Following the observation that we do indeed see meaningful network-level activity in a canonical emotion processing task, in project 3, I investigated whether activity within the individualized networks improved test-retest reliability, beyond that observed within the amygdala, the original task target. The hope was that activity within individualized networks might be more reliable than activity derived from smaller ROIs, particularly the amygdala.

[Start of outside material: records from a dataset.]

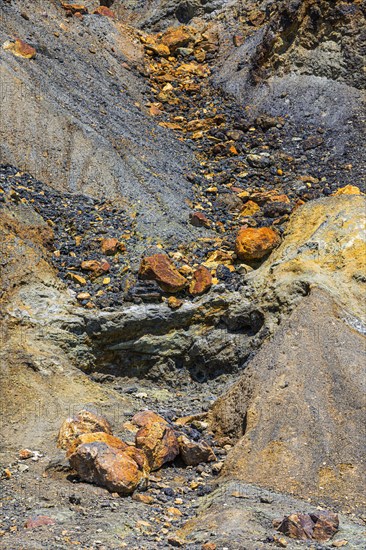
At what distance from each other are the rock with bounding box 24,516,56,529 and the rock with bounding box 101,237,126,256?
538cm

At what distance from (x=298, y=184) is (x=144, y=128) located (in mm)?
3585

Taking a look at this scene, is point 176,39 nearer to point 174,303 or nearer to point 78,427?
point 174,303

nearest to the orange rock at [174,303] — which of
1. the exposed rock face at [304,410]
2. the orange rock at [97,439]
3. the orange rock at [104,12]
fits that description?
the exposed rock face at [304,410]

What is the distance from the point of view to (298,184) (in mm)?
15352

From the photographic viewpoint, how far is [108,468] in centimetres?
823

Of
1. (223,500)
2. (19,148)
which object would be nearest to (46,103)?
(19,148)

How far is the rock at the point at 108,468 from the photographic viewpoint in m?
8.22

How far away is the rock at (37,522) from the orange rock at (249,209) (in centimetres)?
767

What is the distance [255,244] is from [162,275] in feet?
4.71

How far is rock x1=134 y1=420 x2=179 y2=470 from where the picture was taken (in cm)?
901

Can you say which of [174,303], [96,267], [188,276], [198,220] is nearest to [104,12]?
[198,220]

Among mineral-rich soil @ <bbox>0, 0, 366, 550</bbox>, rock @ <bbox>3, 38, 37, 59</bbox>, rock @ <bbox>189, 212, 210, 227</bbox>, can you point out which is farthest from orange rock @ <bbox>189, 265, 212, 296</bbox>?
rock @ <bbox>3, 38, 37, 59</bbox>

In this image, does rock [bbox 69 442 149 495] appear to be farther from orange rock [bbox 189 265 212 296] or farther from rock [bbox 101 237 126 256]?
rock [bbox 101 237 126 256]

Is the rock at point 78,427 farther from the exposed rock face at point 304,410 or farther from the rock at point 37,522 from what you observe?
the rock at point 37,522
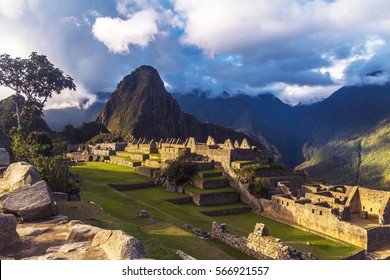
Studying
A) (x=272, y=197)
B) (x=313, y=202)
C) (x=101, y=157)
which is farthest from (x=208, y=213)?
(x=101, y=157)

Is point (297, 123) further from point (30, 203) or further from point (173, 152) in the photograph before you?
point (30, 203)

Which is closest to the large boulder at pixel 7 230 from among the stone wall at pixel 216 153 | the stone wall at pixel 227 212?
the stone wall at pixel 227 212

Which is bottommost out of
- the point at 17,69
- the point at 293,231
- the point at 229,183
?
the point at 293,231

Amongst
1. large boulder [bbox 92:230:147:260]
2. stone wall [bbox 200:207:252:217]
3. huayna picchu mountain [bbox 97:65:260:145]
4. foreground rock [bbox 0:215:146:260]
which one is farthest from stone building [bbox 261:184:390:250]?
huayna picchu mountain [bbox 97:65:260:145]

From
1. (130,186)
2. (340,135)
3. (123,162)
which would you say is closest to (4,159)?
(130,186)

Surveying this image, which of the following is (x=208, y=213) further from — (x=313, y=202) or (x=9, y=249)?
(x=9, y=249)

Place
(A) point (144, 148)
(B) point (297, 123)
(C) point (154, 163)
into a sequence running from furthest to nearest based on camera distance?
(B) point (297, 123) → (A) point (144, 148) → (C) point (154, 163)

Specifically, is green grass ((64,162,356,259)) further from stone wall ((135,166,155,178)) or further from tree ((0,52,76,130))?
tree ((0,52,76,130))
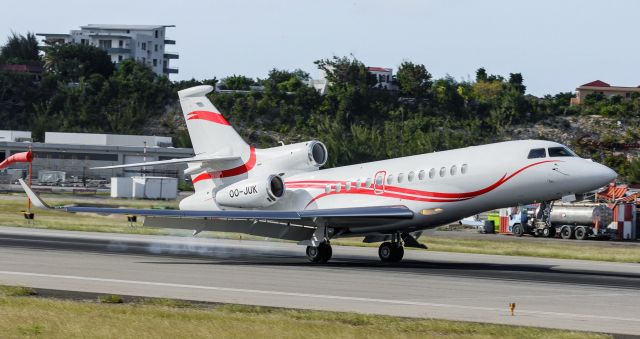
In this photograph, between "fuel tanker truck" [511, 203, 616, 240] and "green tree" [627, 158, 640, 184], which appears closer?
"fuel tanker truck" [511, 203, 616, 240]

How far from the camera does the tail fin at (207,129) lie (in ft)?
120

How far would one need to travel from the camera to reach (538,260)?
38000mm

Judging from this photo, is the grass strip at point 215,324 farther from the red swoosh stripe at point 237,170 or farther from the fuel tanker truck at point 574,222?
the fuel tanker truck at point 574,222

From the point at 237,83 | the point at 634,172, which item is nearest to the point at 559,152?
the point at 634,172

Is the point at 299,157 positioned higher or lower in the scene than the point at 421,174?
higher

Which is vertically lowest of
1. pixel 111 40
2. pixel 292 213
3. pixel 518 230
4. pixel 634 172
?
pixel 518 230

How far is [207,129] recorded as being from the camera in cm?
3681

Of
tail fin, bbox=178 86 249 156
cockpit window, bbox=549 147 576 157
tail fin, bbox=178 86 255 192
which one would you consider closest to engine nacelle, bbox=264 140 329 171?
tail fin, bbox=178 86 255 192

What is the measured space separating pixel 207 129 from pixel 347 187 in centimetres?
596

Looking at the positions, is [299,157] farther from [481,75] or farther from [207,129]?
[481,75]

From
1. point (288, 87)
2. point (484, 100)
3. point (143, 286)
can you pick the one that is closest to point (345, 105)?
point (288, 87)

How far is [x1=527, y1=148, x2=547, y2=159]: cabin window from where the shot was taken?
103 feet

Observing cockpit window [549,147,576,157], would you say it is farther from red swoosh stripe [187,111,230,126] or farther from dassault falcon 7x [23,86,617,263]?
red swoosh stripe [187,111,230,126]

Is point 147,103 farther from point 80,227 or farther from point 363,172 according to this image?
point 363,172
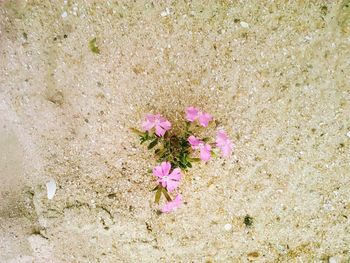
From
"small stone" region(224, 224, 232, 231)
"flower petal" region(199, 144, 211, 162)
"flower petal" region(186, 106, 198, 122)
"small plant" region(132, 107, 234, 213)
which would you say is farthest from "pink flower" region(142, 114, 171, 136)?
"small stone" region(224, 224, 232, 231)

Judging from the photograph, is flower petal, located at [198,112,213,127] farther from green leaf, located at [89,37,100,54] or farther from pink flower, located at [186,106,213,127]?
green leaf, located at [89,37,100,54]

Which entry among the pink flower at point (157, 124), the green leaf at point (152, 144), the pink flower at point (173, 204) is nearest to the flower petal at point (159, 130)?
the pink flower at point (157, 124)

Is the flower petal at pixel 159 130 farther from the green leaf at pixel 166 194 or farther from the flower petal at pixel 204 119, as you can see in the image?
the green leaf at pixel 166 194

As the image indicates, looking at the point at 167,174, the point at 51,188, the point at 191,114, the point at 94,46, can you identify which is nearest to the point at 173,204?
the point at 167,174

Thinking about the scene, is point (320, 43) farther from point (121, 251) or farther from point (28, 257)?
point (28, 257)

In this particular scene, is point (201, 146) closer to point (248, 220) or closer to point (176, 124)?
point (176, 124)

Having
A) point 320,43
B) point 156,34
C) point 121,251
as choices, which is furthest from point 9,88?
point 320,43
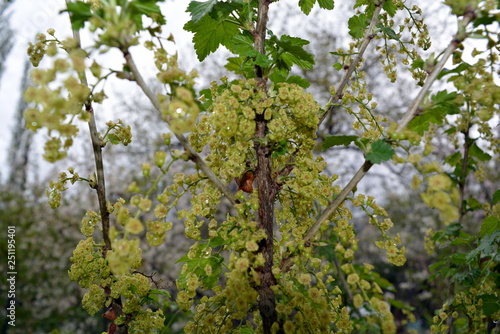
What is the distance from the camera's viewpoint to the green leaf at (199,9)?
93 cm

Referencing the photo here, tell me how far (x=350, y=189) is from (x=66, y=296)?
9858mm

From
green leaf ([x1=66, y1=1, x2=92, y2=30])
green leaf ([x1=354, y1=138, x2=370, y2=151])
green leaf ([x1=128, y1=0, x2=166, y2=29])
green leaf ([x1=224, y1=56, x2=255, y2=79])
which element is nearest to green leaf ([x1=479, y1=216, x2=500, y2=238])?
green leaf ([x1=354, y1=138, x2=370, y2=151])

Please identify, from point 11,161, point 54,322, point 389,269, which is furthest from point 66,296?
point 11,161

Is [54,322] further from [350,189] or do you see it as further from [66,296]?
[350,189]

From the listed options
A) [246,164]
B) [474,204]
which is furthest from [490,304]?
[246,164]

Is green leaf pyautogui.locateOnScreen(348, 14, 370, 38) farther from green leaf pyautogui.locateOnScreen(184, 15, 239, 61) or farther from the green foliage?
green leaf pyautogui.locateOnScreen(184, 15, 239, 61)

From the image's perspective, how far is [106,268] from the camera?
3.62 ft

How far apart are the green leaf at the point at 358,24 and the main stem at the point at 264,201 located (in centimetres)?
36

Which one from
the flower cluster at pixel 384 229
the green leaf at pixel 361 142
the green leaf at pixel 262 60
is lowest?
the flower cluster at pixel 384 229

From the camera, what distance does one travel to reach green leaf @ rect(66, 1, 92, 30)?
737 millimetres

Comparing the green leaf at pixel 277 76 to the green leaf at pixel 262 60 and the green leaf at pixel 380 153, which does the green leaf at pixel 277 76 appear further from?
the green leaf at pixel 380 153

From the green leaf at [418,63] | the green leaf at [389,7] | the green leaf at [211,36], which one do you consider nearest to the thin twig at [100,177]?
the green leaf at [211,36]

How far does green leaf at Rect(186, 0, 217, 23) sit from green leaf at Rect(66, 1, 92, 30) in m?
0.25

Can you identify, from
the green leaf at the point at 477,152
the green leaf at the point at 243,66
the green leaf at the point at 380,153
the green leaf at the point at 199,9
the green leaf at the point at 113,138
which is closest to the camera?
the green leaf at the point at 380,153
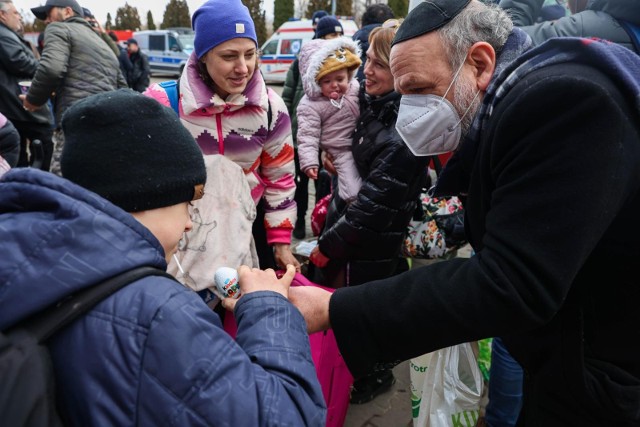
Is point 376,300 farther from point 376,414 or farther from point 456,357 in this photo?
point 376,414

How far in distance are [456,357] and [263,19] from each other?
39484mm

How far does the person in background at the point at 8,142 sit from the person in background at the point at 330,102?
1.75 m

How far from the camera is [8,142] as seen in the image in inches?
111

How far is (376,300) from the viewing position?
1191 mm

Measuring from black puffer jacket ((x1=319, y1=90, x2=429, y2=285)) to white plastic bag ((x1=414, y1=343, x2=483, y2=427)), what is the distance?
631mm

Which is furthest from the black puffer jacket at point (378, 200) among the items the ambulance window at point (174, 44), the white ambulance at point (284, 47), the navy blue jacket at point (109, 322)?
the ambulance window at point (174, 44)

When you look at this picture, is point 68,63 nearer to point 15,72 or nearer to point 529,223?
point 15,72

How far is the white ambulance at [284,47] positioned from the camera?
55.7 ft

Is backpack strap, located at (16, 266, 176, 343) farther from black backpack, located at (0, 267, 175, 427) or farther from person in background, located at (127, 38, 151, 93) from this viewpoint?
person in background, located at (127, 38, 151, 93)

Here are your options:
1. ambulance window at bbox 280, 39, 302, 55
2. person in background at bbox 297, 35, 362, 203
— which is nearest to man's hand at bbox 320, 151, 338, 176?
person in background at bbox 297, 35, 362, 203

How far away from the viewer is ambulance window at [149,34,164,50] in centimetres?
2100

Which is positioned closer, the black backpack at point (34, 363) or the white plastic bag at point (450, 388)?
the black backpack at point (34, 363)

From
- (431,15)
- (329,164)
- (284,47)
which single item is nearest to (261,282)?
(431,15)

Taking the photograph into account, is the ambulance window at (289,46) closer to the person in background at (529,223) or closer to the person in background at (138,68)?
the person in background at (138,68)
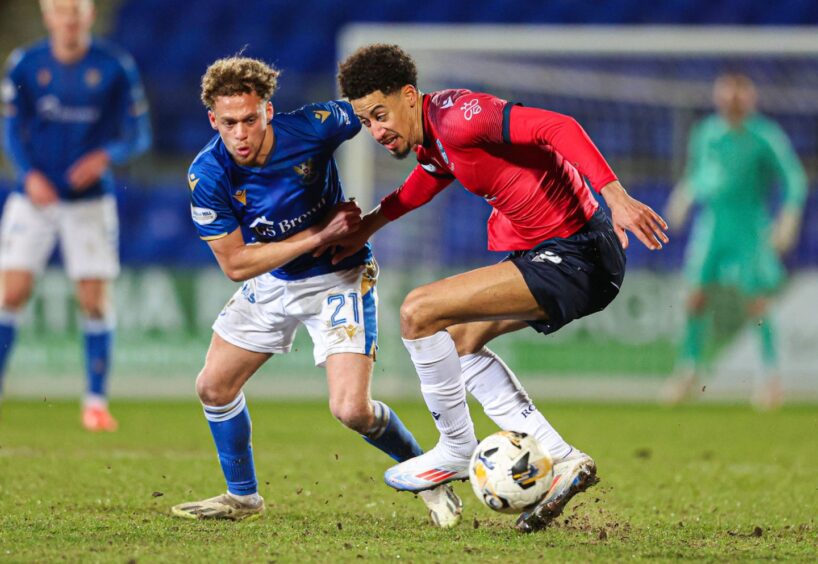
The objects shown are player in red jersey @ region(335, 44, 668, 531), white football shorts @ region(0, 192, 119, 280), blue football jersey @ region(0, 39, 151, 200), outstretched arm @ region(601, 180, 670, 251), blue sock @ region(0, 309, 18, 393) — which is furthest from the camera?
blue football jersey @ region(0, 39, 151, 200)

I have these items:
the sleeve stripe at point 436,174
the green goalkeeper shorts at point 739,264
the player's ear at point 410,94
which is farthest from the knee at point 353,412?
the green goalkeeper shorts at point 739,264

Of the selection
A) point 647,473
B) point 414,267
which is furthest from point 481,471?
point 414,267

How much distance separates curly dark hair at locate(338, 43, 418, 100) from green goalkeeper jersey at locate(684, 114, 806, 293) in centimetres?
621

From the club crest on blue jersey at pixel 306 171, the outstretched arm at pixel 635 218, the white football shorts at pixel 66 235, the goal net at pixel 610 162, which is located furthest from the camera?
the goal net at pixel 610 162

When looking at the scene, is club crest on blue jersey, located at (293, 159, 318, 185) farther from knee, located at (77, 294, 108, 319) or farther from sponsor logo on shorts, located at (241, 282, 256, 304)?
knee, located at (77, 294, 108, 319)

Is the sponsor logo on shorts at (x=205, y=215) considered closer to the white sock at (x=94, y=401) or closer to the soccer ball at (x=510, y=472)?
the soccer ball at (x=510, y=472)

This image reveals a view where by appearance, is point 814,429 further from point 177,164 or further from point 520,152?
point 177,164

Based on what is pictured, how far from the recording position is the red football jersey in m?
4.29

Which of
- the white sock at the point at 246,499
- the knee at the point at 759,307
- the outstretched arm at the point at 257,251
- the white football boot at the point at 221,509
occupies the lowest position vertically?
the knee at the point at 759,307

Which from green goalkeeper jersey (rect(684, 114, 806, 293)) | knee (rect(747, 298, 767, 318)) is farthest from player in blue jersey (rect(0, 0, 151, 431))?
knee (rect(747, 298, 767, 318))

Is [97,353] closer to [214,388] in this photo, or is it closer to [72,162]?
[72,162]

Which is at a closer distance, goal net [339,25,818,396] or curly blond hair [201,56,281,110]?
curly blond hair [201,56,281,110]

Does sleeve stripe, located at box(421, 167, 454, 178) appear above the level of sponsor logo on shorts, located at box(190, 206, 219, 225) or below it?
above

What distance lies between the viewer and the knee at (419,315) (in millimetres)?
4469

If so, this would provide an opportunity to continue to explore factors that underpin individual differences in emotion processing using this canonical task. I compared the reliability of activity within individualized networks to activity within the amygdala, meta-analytic ROIs, and group-averaged networks. Additionally, I examined whether network-level activation was linked to stress, depression, and anxiety symptoms, both between and within individuals, as well as association with task performance. Ultimately, the individualized network approach did not improve test-retest reliability. Although activity within the individualized networks was associated with task performance, it was not associated with stress or psychopathology, either between or within individuals. The findings from project 3 add to the growing evidence calling into question the value of this highly utilized canonical emotion processing task for studying individual differences.
In sum, through the three projects detailed here I found that group-average approaches to identifying network level organization do not produce reliable connectivity results and produce diminished effects relative to individualized approaches in studies of task-evoked activity. Individualized networks can be used with existing tasks in conjunction with standard region-level techniques to establish multi-level characterizations of task-evoked activity. And finally, caution is warranted when considering the use of this canonical emotion processing task. Our findings add to the growing evidence that this task is not well positioned to draw meaningful conclusions about individual differences in emotion processing, given the poor test-retest reliability observed across different levels of analysis,in regions and networks alike. These findings are important given that this task is being used in some of the largest data collection efforts in the field with the goal of understanding individual differences in brain function.